The Group of Seven (G-7) released the Fundamental Elements of Cybersecurity for the Financial Sector this week, which are guidelines for protecting the global financial sector from cyberattacks.
G-7, an economic collaboration consortium consisting of Canada, France, Germany, Great Britain, Italy, Japan and the United States, surveyed the existing approach member countries were taking to cybersecurity and identified pitfalls and the building blocks for minimizing risk. The fundamental elements help address cyber-risks facing the financial sector from both entity-specific and system-wide perspectives.
“Historically, we’ve seen governments take on the challenge of cybersecurity by proposing and enforcing more regulations, an approach that is destined to fail because companies respond by favoring compliance checklists over adopting a risk management strategy,” Fred Kneip, CEO of CyberGRX, told us via email. “Cyber-criminals don’t care if you’re compliant—they care about getting your data. This G-7 agreement marks an important shift toward recognizing that a compliance-driven mentality can undermine the real work of continuous assessment, risk mitigation and remediation that needs to take place to truly minimize cyber-risk exposure, in particular among companies’ third-party digital ecosystems.”
The elements are building blocks that public or private entities in the financial sector can use to design and implement their cybersecurity strategy. Public authorities, including finance ministries, central banks, and regulators, can also use the elements to inform their efforts to both protect the financial sector from cyberattacks and to effectively respond to and recover from incidents when they occur.
The news comes amid daily attacks on banks and the SWIFT money transfer system.
“Cyber-threats present a set of pressing operational, reputational and financial stability risks facing the international financial system,” said US Treasury Deputy Secretary Sarah Bloom Raskin, co-chair of the G-7 Cyber Expert Group. “Sovereign borders do not contain these threats, and accordingly, nations must work together to address them.”

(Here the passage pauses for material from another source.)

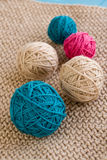 Bright balls of yarn lying on knitted plaid Stock Photography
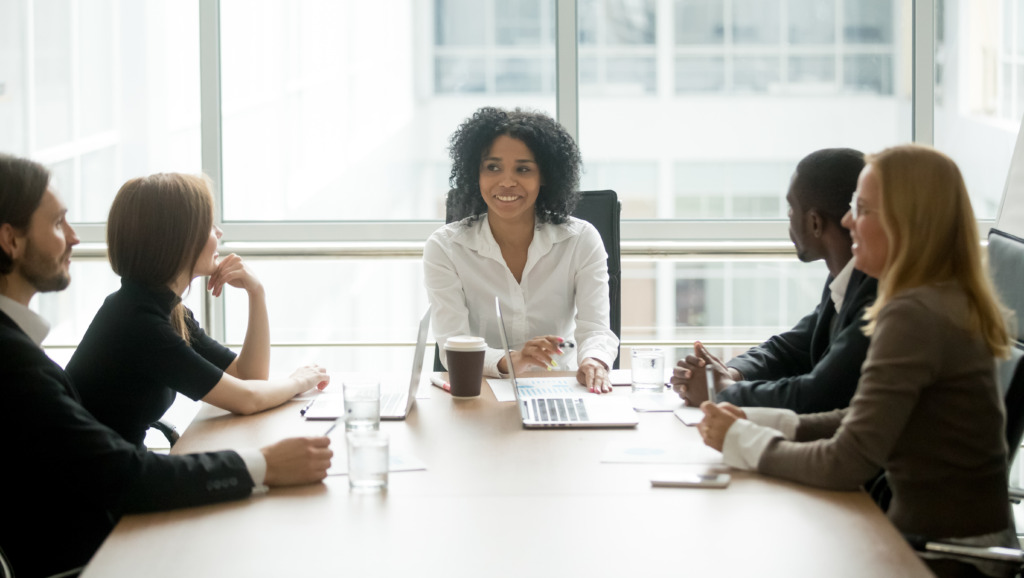 Young African woman chairs board meeting.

The eight elements start with entities establishing cybersecurity strategies and operating frameworks tailored to their specific cyber risks, and assigning roles and responsibilities for personnel implementing, managing, and overseeing those strategies and frameworks. The elements also call on entities to identify activities that present cyber risks and implement controls to protect against and manage those risks. In addition to covering how entities should respond to, recover from and share information on cyber-incidents, the elements reinforce the need for a dynamic process of continuous learning, through which entities systematically re-evaluate their cybersecurity strategies and frameworks based on lessons learned as their operational and threat environments evolve.
“The international financial architecture is only as strong as its weakest link and that is why the United States should work with our partners around the world to bolster their information security and resiliency,” said Federal Reserve Board Vice Chairman Stanley Fischer. “These elements are a crucial step in further hardening each link in the chain of our global financial system.”